[SOURCE DATA]
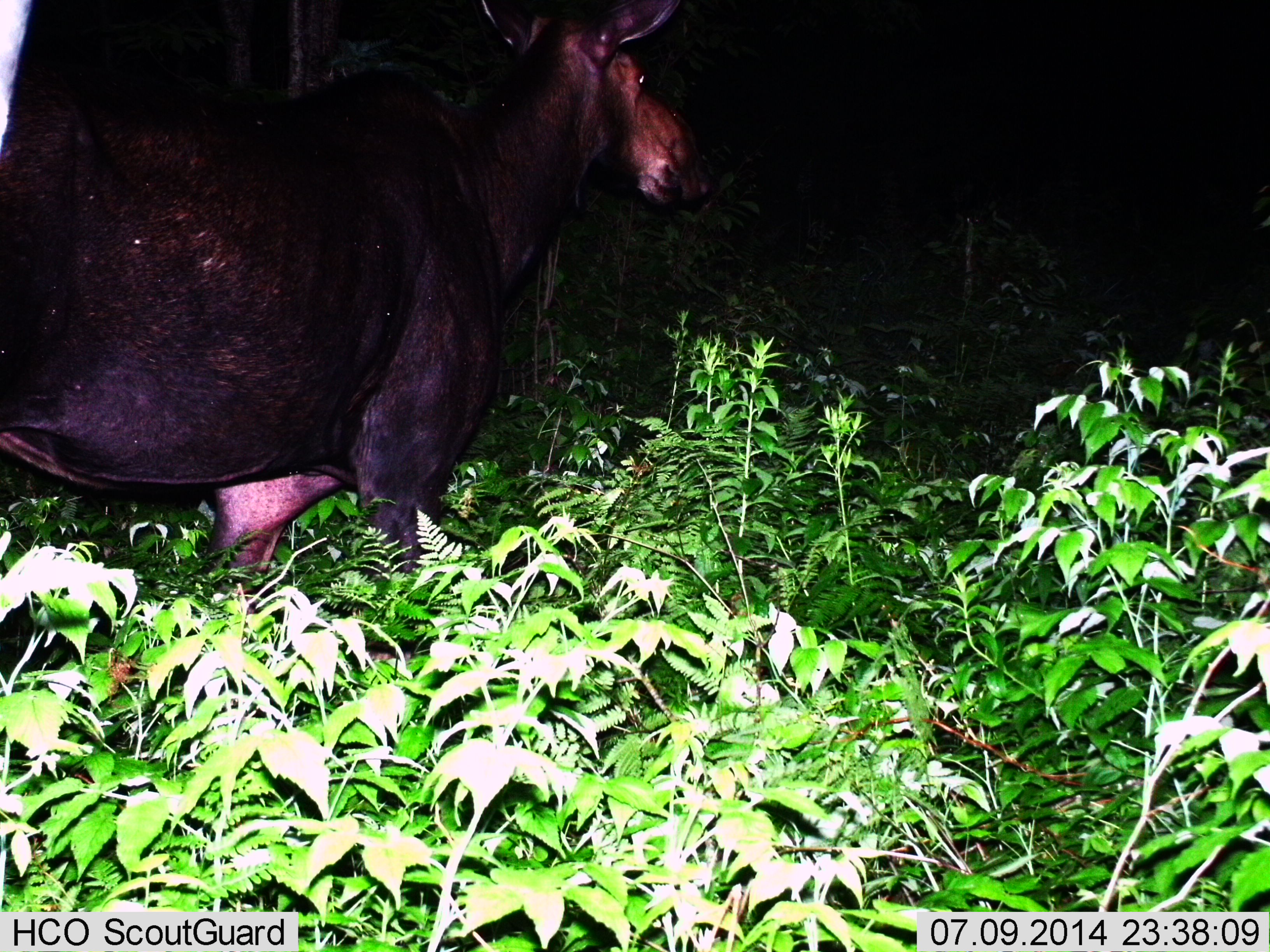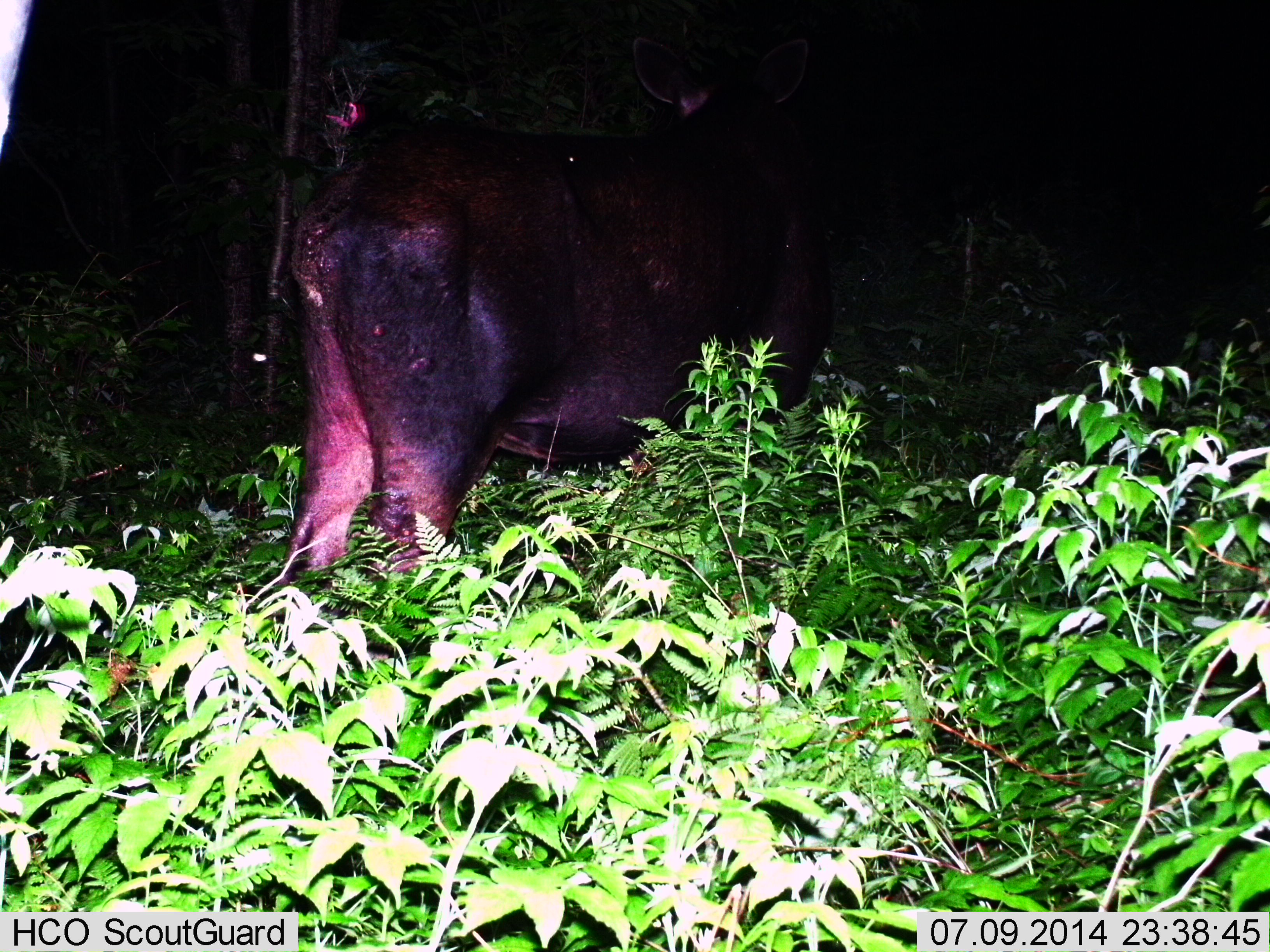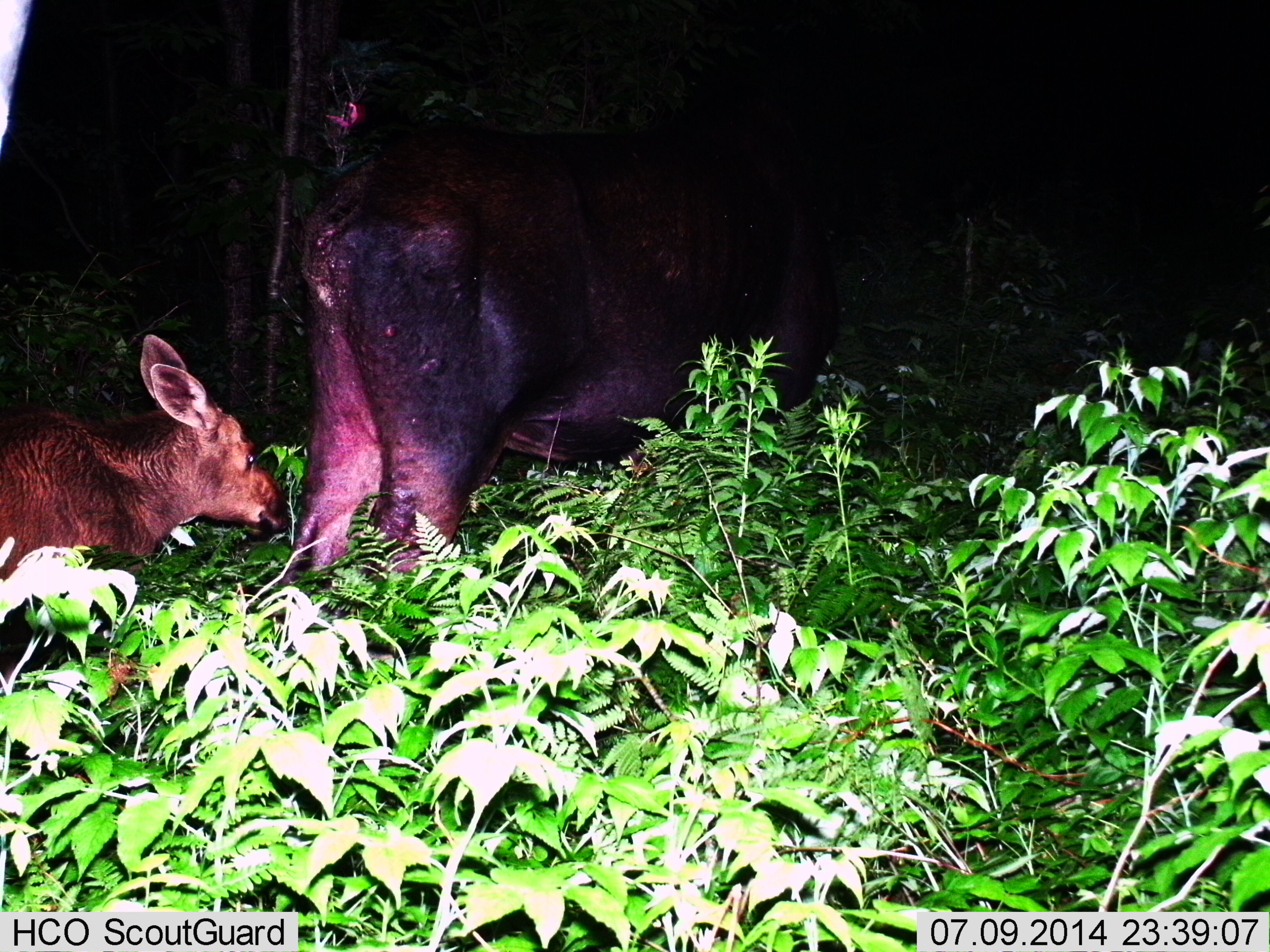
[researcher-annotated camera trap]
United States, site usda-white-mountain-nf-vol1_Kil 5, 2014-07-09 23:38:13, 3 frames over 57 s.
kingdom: Animalia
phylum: Chordata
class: Mammalia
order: Artiodactyla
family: Cervidae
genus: Alces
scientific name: Alces alces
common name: moose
[/SOURCE DATA]
What should come out is the exact run of lines from the one holding "order: Artiodactyla" through the end of the records above, and nothing besides.

order: Artiodactyla
family: Cervidae
genus: Alces
scientific name: Alces alces
common name: moose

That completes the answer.